Written problem - Continue the email about grooming and agonism dates from where it stops, ignoring the listing that follows it.
** Start Article **
[Babase] Re: Agnonisim and grooming errors

Susan Alberts alberts at duke.edu
Thu Mar 15 11:55:39 EDT 2007


OK thanks for this input from both Leah and Karl. All very helpful in 
getting me to underestand the issues more. See below.

>On 03/15/2007 09:02:24 AM, Leah Gerber wrote:
>>Susan,
>>
>>I think Karl is mostly concerned about how to document this for people
>>who
>>will be using grooming and agonism data. Is it safe to say that prior
>>to
>>2007 we will have to assume that grooms are NOT on the true dates?


Yes probably. See more below.

>>For
>>
>>agonisms I think we can have an earlier data from which the dates are
>>correct.


Yes, probably, question is what date. See below.

>
>My concern is that the data be usable.  If, for whatever data/
>whatever time period, sometimes the date was forced to the
>first of the month and sometimes it wasn't then the person
>looking at that data _should_ ignore the day information.
>To get a reasonable answer they should force all the dates
>to the first of the month and analyze things that way.
>In which case we may as well force the data to the first
>of the month ourselves because the user is surely going
>to forget to do it and struggle (somewhat) when they
>must do it......
>
>If I knew when dates were forced to the first of the
>month and when not I could adjust the rules, and
>document....


I suspect, just based on what the data looked like, that even though 
the rule was to just enter first of the month for all data, the rule 
was not always followed. I don't know this for sure but it seems an 
obvious conclusion from what the data look like. So, I think we have 
three choices.

One is to do some digging and figure out exactly when the dates were 
entered as 1st and when not, and karl writes the rules accordingly. 
This seems like poor return on our time investment, but I haven't 
given it much thought.

Two is to force the dates to the 1st prior to some reasonable date. 
The way to decide the date would be to look at the actual data and 
figure out when the preponderance of dates were entered as 1st and 
when this stopped. This might not be very exact -- we would need to 
look at the data to see how clear this is. The test would be, when 
are the data reasonably evenly distributed across days of the month?. 
(Just for the record, there should not, in general, be fewer ad libs 
on the last days of the month prior to 1994; all days of the month 
were the same back then. After 1994, there might be fewer ag and 
groom on the very last day of the month (30th or 31st), which is 
always an office/meeting day -- but not fewer on the days before 
this.)

Three is to leave the data as is and make the user do the work. The 
accompanying documentatiuon would say something like "don't use dates 
for ag and groom data prior to xxxx". This might require the same 
level of work as option 2.

On the whole I like option 2 with the caveat that we probably cannot 
get a very good exact answer to this and we should not try. We should 
use the data to guide us to a reasonable date and go with that.

Thoughts?

Susan

>
>(Leah, FYI when looking at the conversion
>errors.  The rules as of the last conversion,
>v10, make no exceptions for psion data.  I've fixed this.)
** End Article **
** Start Provided material **
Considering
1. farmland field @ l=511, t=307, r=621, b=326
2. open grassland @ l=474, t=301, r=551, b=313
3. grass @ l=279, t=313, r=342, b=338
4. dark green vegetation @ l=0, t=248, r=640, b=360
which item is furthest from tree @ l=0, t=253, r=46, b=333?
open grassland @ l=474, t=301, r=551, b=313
** End Provided material **
Answer for this exercise -
>
>>
>>Susan Alberts <alberts at duke.edu>
>>Sent by: babase-bounces at eeblistserv.princeton.edu
>>03/15/2007 09:59 AM
>>Please respond to
>>The Baboon Database Project <babase at eeblistserv.princeton.edu>
>>
>>
>>To
>>The Baboon Database Project <babase at eeblistserv.princeton.edu>
>>cc
>>
>>Subject
>>[Babase] Re: Agnonisim and grooming errors
>>
>>
>>
>>
>>
>>
>>I think I am a little lost in this discussion regarding what we need
>>to accomplish. Please correct me on the below points or clarify as
>>needed. Sorry that I didn't retain the earlier text but I kept
>>getting confused about where to snip and what to keep.
>>
>>Karl provided the tables showing the distribution of ags and
>>groomings before 1995. The distribution is very odd, with most
>>entries occurring on 1st of the month. Question is, why is this?
>>
>>Part of the answer,  we definitely know, is that during some periods
>>of time, all agonism and grooming data were entered only on first of
>>month, regardless of when they actually were recorded.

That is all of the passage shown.